Requirements
Copy out the records from the line with "What gap in" up to and including the line with "1291 inches", requests and all, scaling every distance in the answers by 1.2 and rounding each to its original number of decimal places, with halves rounded up.

Recorded data
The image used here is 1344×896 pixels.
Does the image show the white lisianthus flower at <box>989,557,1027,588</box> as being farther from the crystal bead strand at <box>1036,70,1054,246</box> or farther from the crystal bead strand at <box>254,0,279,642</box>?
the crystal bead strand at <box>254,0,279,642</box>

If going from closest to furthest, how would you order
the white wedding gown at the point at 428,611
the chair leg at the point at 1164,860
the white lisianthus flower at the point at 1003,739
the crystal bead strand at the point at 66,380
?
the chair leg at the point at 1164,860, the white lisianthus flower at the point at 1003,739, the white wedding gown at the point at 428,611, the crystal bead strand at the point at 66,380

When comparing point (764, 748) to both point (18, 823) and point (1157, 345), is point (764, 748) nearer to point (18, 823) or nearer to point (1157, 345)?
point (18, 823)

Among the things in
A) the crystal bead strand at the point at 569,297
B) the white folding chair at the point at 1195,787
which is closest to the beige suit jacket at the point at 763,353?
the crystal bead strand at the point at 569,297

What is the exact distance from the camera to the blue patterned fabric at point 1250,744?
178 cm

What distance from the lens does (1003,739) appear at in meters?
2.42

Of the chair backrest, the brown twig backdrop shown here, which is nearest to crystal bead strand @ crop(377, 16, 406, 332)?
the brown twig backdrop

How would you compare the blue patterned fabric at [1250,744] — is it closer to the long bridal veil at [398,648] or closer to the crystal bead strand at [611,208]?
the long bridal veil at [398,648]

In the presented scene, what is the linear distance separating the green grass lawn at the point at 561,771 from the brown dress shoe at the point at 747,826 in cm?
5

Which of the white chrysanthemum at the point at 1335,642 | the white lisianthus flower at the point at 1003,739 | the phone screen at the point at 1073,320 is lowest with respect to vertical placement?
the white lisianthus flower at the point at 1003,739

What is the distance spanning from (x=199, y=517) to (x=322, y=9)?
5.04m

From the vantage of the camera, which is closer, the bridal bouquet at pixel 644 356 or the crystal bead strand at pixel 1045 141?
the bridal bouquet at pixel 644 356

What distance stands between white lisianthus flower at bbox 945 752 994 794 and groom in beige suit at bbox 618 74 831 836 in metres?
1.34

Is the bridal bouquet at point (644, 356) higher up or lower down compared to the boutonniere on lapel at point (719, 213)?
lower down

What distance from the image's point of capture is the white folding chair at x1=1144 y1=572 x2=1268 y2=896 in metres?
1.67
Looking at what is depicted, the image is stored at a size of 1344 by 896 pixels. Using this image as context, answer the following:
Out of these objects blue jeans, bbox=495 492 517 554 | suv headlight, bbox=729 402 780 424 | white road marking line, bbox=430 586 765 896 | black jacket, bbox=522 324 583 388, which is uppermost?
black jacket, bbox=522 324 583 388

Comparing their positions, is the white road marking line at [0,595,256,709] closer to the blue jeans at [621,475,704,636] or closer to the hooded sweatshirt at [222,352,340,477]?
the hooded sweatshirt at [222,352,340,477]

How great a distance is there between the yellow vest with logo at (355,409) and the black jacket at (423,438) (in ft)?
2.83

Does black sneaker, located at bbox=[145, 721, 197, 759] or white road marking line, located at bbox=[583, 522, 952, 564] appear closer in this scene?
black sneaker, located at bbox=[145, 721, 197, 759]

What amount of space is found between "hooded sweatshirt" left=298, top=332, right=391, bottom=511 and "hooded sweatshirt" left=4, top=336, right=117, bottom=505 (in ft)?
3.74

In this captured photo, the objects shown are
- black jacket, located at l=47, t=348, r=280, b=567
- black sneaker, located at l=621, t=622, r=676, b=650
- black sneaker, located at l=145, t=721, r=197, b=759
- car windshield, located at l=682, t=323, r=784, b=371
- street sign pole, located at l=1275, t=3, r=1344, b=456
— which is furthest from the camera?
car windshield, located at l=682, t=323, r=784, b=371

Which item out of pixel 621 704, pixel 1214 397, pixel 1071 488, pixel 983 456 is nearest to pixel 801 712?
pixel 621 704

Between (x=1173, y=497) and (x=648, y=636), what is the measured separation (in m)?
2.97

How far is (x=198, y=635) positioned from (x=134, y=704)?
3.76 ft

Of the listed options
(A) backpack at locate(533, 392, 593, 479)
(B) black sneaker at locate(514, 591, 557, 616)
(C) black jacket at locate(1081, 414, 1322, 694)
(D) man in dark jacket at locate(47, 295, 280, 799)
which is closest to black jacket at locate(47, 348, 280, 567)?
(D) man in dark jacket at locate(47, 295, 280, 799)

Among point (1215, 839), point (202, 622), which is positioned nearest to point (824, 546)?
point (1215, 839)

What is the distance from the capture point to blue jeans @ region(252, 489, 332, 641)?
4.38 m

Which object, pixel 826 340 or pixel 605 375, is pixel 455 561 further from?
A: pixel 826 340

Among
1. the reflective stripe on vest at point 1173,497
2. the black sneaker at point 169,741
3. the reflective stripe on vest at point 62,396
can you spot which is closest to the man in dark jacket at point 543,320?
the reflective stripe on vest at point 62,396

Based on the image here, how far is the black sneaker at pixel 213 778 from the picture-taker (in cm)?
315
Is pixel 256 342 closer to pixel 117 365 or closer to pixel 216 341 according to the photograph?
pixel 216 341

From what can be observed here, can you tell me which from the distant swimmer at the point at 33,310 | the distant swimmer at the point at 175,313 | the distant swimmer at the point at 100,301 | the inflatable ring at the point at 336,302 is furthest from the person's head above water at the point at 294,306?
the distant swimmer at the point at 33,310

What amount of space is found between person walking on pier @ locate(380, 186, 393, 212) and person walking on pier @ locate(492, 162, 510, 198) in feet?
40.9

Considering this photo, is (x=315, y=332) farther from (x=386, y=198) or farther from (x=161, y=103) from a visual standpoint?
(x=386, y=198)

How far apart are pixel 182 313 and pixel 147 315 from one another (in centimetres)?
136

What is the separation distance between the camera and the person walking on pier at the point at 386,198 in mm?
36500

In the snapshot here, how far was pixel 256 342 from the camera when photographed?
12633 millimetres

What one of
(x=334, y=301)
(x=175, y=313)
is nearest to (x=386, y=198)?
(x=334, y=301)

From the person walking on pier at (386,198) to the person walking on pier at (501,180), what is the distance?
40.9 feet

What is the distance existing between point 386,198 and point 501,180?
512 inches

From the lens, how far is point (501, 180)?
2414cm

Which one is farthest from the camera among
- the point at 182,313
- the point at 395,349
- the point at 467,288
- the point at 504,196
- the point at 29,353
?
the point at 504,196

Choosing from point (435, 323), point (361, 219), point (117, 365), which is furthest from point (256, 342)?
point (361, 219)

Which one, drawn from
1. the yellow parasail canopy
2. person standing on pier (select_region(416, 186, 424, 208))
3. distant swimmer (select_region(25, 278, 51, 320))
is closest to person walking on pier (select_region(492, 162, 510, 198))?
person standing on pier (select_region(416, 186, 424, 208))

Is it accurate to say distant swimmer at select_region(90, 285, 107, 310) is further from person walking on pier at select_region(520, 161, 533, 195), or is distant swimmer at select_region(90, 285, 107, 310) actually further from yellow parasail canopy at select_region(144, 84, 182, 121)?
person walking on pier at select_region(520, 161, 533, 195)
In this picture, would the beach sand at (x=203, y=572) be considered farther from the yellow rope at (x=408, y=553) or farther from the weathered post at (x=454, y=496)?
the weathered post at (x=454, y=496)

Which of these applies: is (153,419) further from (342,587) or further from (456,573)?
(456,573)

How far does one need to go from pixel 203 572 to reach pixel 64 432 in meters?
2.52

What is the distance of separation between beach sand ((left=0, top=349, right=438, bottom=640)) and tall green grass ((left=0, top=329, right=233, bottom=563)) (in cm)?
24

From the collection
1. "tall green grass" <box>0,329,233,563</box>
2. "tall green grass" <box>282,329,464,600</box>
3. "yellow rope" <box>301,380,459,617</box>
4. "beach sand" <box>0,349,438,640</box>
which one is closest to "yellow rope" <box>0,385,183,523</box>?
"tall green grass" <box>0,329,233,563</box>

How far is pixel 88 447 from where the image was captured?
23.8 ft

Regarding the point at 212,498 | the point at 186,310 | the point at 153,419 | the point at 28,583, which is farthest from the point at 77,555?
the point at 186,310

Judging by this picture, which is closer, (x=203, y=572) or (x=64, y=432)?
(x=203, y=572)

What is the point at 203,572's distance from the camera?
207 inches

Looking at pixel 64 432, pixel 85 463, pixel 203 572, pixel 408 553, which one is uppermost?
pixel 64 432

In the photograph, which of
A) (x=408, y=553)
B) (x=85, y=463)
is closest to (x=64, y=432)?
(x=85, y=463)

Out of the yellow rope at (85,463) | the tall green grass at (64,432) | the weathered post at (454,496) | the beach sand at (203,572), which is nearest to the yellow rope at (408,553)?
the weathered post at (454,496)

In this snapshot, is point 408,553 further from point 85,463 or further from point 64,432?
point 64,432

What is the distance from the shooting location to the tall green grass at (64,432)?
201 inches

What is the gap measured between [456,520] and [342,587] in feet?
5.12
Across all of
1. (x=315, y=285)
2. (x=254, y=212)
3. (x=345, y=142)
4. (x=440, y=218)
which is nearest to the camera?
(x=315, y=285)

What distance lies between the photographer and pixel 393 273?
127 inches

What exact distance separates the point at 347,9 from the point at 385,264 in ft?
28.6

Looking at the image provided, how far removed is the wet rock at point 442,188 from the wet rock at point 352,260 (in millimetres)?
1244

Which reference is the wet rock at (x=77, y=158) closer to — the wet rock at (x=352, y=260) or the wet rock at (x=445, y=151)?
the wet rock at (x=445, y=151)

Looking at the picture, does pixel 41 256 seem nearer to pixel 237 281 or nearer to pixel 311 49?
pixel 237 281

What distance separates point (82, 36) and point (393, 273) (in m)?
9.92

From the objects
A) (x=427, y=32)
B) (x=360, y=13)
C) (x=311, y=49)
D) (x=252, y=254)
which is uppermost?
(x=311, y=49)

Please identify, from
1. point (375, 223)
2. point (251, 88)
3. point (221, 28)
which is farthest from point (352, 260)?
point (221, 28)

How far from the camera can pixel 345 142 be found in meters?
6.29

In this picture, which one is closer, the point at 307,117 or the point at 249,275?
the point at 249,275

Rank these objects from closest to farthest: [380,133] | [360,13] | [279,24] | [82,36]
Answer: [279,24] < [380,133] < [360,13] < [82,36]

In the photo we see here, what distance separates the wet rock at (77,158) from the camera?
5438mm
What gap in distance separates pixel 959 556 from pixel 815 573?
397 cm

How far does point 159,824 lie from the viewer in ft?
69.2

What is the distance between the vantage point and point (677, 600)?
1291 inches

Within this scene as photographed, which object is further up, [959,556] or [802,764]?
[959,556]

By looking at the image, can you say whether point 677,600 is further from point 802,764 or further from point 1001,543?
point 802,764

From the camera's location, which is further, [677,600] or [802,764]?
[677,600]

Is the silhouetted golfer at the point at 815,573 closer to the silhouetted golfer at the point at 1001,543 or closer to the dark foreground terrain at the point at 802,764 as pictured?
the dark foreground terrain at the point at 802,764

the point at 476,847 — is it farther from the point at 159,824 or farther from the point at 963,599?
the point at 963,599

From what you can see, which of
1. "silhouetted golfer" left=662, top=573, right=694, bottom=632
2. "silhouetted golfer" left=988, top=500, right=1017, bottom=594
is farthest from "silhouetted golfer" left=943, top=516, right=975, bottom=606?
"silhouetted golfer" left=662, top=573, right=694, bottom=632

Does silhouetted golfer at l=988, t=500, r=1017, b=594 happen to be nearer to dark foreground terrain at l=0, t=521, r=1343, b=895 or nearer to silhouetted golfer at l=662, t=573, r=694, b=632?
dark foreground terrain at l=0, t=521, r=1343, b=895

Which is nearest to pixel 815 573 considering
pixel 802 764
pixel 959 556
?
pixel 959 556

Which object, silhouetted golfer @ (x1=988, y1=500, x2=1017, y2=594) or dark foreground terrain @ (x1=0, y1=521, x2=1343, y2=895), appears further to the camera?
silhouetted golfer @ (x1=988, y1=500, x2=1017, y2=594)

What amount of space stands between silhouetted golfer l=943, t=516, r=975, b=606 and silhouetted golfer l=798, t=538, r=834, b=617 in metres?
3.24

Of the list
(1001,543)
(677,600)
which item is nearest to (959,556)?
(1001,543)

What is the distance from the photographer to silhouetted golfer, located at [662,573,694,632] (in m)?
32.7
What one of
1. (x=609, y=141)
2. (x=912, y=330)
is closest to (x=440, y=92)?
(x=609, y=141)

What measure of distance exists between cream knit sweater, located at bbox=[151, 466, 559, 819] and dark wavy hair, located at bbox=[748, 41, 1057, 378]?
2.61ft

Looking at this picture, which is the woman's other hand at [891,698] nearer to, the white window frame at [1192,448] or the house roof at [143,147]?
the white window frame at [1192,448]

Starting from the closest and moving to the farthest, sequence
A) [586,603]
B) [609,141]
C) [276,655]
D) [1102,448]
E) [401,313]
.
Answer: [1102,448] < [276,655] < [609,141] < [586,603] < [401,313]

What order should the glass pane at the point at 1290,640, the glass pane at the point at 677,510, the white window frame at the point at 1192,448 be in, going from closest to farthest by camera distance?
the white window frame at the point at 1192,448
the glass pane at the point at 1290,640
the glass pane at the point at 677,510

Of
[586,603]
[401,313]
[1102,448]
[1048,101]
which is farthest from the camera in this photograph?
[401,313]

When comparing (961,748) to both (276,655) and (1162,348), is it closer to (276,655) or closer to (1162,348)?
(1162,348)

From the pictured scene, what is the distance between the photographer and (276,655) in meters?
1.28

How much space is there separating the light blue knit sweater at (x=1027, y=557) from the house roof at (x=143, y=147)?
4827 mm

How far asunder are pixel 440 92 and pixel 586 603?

Exercise solution
What gap in distance separates pixel 959 556 from pixel 815 573?
476 cm

How far does point 159,824 lie from the viewer in ft?
83.0

What is the distance between the vantage point and point (677, 600)?
1549 inches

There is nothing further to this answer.